Stock Photo / MVTV Wireless

MVTV Wireless Internet has continued to grow its customer base since it began offering wireless Internet services in 1999. We expect growth to continue, albeit slowly, as we continue to reinvest in equipment and new technology to keep us current. A company representative told Yellow his Medicine County Commission on Dec. 27:

Operations manager Tim Johnson told the commissioner that the company continues to add new members. “(We) are not growing by leaps and bounds, but (we) add hundreds of customers each year,” he said.

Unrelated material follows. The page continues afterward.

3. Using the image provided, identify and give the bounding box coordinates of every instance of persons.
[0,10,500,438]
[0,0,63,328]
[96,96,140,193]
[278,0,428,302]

Johnson and the company’s marketing director, Pam Rosenau, said MVTV continues to serve and attract more customers in some rural areas where new fiber optic cables have been installed for broadband services. Cost remains an important factor for customers deciding to connect to fiber optics, they noted, and some rural areas are seeing new housing developments after fiber is installed on existing sites.

Pam Rosenau

MVTV is a non-profit organization owned by members who subscribe to wireless Internet service. The company is headquartered in Granite Falls, and licensed base trade areas include the counties of Yellow Medicine, Chippewa, Renville, Lincoln and Lyon. Johnson said he is the leading rural provider in the area, accounting for his 25-30% of rural households.

Its overall reach is much greater. It serves rural customers scattered throughout his 27 counties in southwestern Minnesota and the border areas of South Dakota and Iowa.

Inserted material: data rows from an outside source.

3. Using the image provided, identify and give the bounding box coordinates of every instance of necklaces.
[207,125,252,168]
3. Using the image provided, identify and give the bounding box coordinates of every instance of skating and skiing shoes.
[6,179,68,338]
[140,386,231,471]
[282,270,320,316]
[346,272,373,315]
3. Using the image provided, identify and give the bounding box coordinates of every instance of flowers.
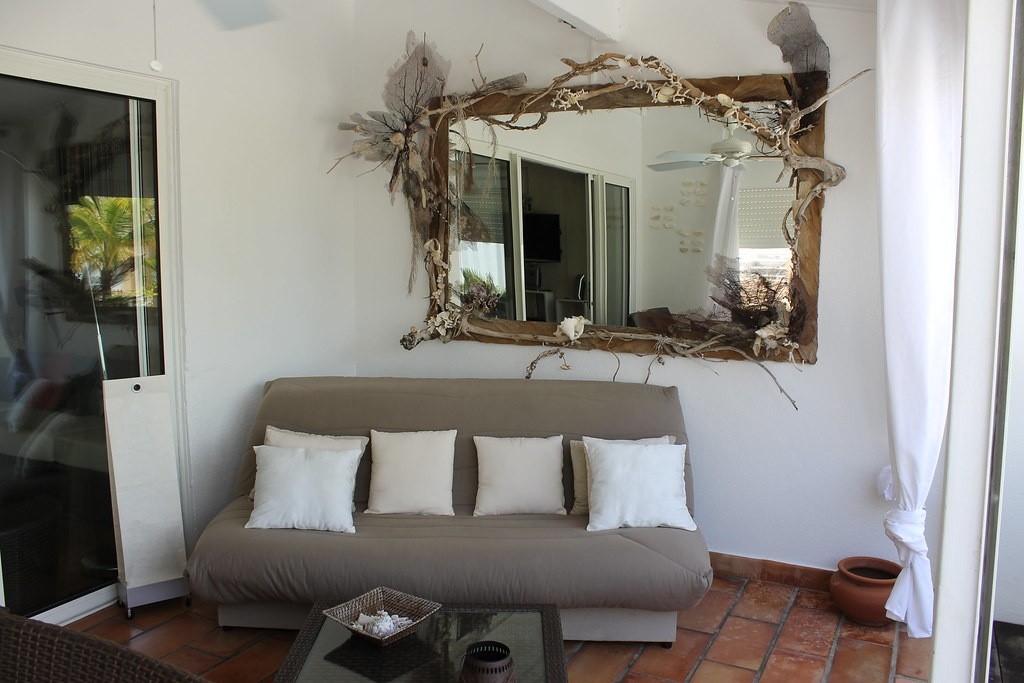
[325,1,874,411]
[18,101,164,350]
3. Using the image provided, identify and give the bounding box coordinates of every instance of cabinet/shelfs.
[525,290,556,323]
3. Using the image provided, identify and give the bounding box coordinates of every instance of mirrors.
[427,72,828,364]
[55,138,159,324]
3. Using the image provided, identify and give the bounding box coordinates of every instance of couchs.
[182,376,712,649]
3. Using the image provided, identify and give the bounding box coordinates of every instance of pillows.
[473,435,567,516]
[247,425,370,513]
[570,434,676,516]
[582,436,696,532]
[363,429,457,517]
[244,445,361,534]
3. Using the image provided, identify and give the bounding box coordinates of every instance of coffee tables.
[274,598,569,683]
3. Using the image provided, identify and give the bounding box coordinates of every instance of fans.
[643,113,786,173]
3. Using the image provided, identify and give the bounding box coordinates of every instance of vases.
[828,556,903,627]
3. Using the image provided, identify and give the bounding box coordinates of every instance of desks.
[556,298,590,324]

The Minnesota Valley Television Improvement Association began rerunning Twin Cities television stations on UHF channels in 1960. With antenna-based television he reached over 2,500 homes. Ended UHF TV service in 2020.

According to Rosenau, MVTV has grown from a one-employee, one-tower operation that launched Internet service in 1999 to a network of 198 towers and 21 employees today. We serve a customer base of over 7,000.

During a presentation at the county board meeting, Johnson outlined the company’s efforts to continue increasing the capacity available to subscribers in the system. He is considering options for next-generation services and is awaiting the Federal Communications Commission’s decision on licensing the required spectrum.

Tim Johnson

Johnson described the company’s system as a hybrid. Fiber optic cables provide the backbone of the system, linking towers that provide wireless services to customers.

The company will continue to offer Internet services and is also interested in expanding managed services for rural customers. Farm customers are increasingly relying on internet connectivity for everything from security cameras and devices that monitor grain bins to his IT equipment that is part of tractors and field equipment. Johnson said the company has the expertise to help these farmers manage their individual farm networks, whether they are his MVTV customers or not.